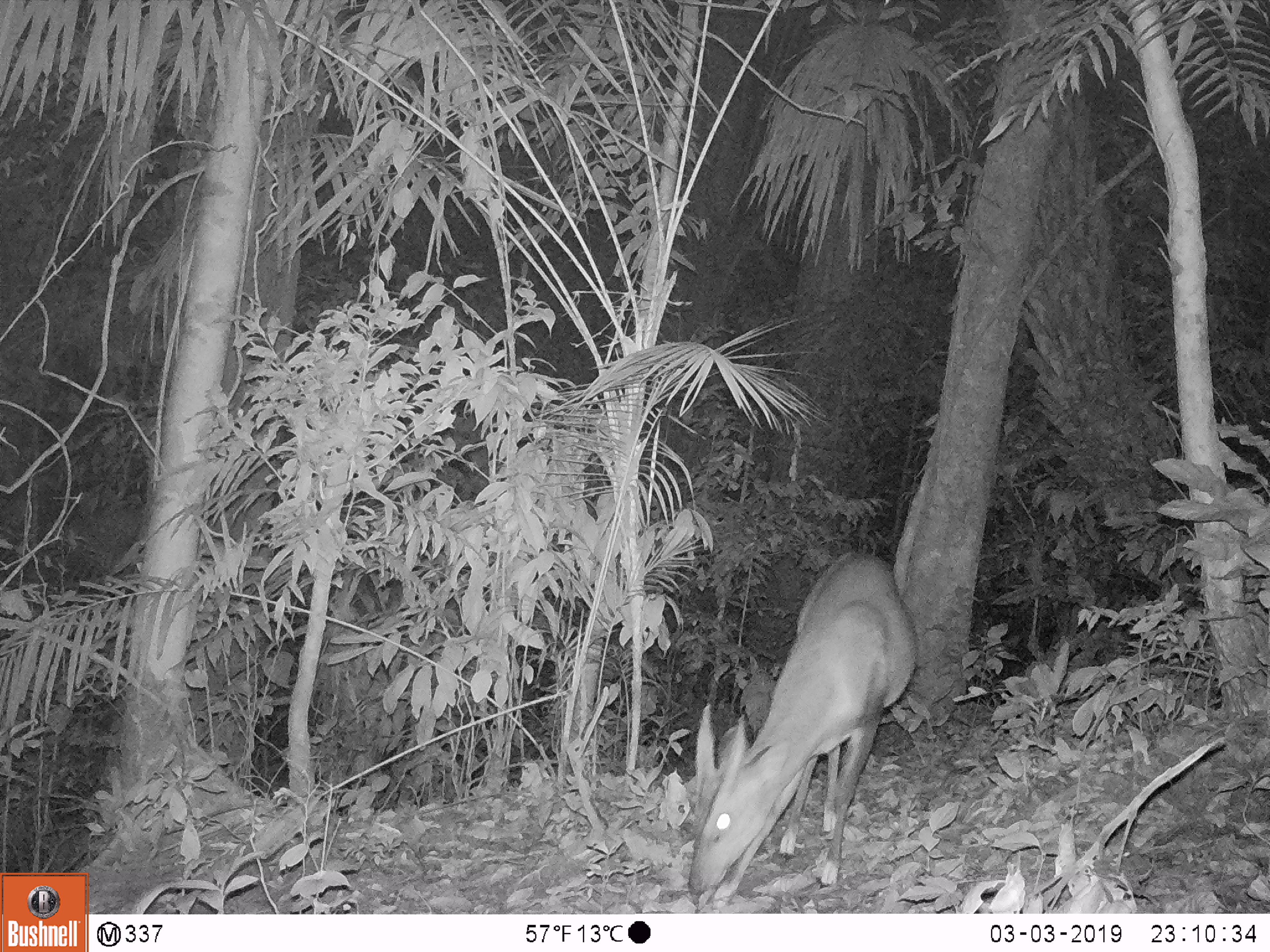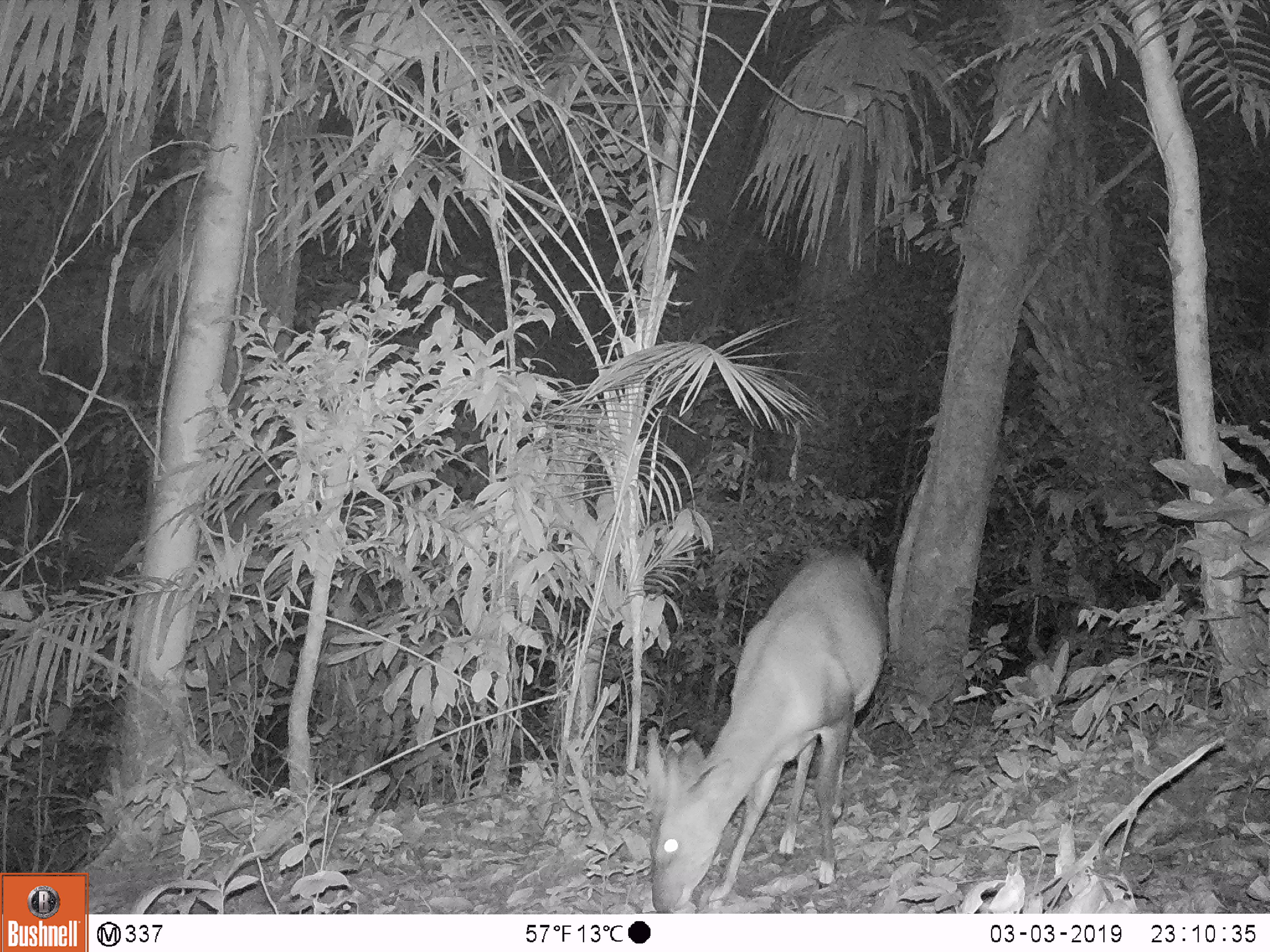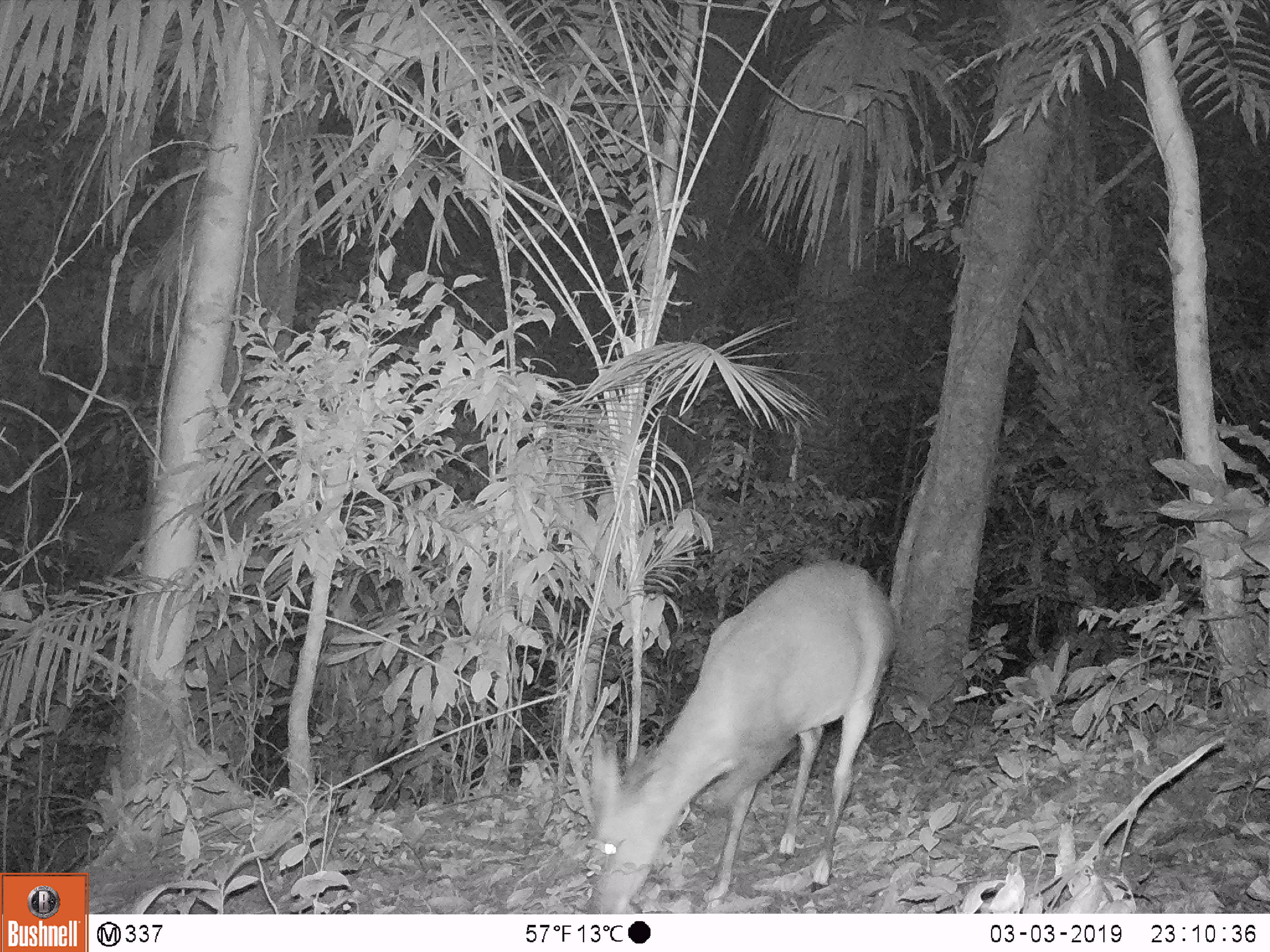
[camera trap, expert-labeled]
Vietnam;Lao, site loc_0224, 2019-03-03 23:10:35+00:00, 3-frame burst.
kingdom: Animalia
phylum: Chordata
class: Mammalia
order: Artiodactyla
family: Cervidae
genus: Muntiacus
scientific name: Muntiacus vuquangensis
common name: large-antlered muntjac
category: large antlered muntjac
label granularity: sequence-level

==========

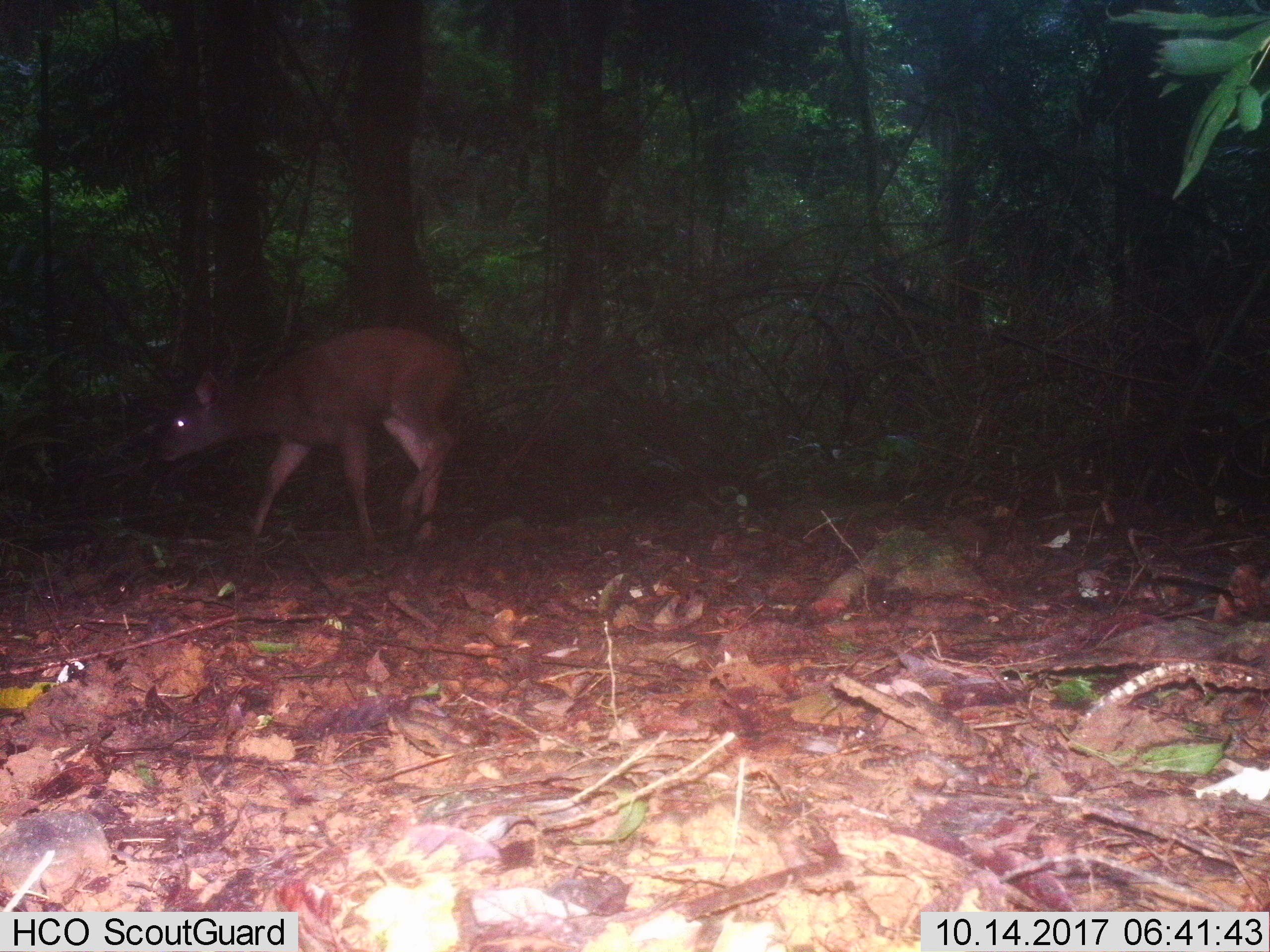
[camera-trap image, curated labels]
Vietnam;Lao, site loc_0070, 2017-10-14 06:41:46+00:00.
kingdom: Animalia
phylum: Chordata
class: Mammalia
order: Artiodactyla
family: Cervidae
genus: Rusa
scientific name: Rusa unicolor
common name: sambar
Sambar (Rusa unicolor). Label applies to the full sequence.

==========

## REQUIRED ACTION
From the entries above, restate word for word the lines from the line containing "[camera trap, expert-labeled]" to the line containing "category: large antlered muntjac", both ends included, and nothing more.

## RESULT
[camera trap, expert-labeled]
Vietnam;Lao, site loc_0224, 2019-03-03 23:10:35+00:00, 3-frame burst.
kingdom: Animalia
phylum: Chordata
class: Mammalia
order: Artiodactyla
family: Cervidae
genus: Muntiacus
scientific name: Muntiacus vuquangensis
common name: large-antlered muntjac
category: large antlered muntjac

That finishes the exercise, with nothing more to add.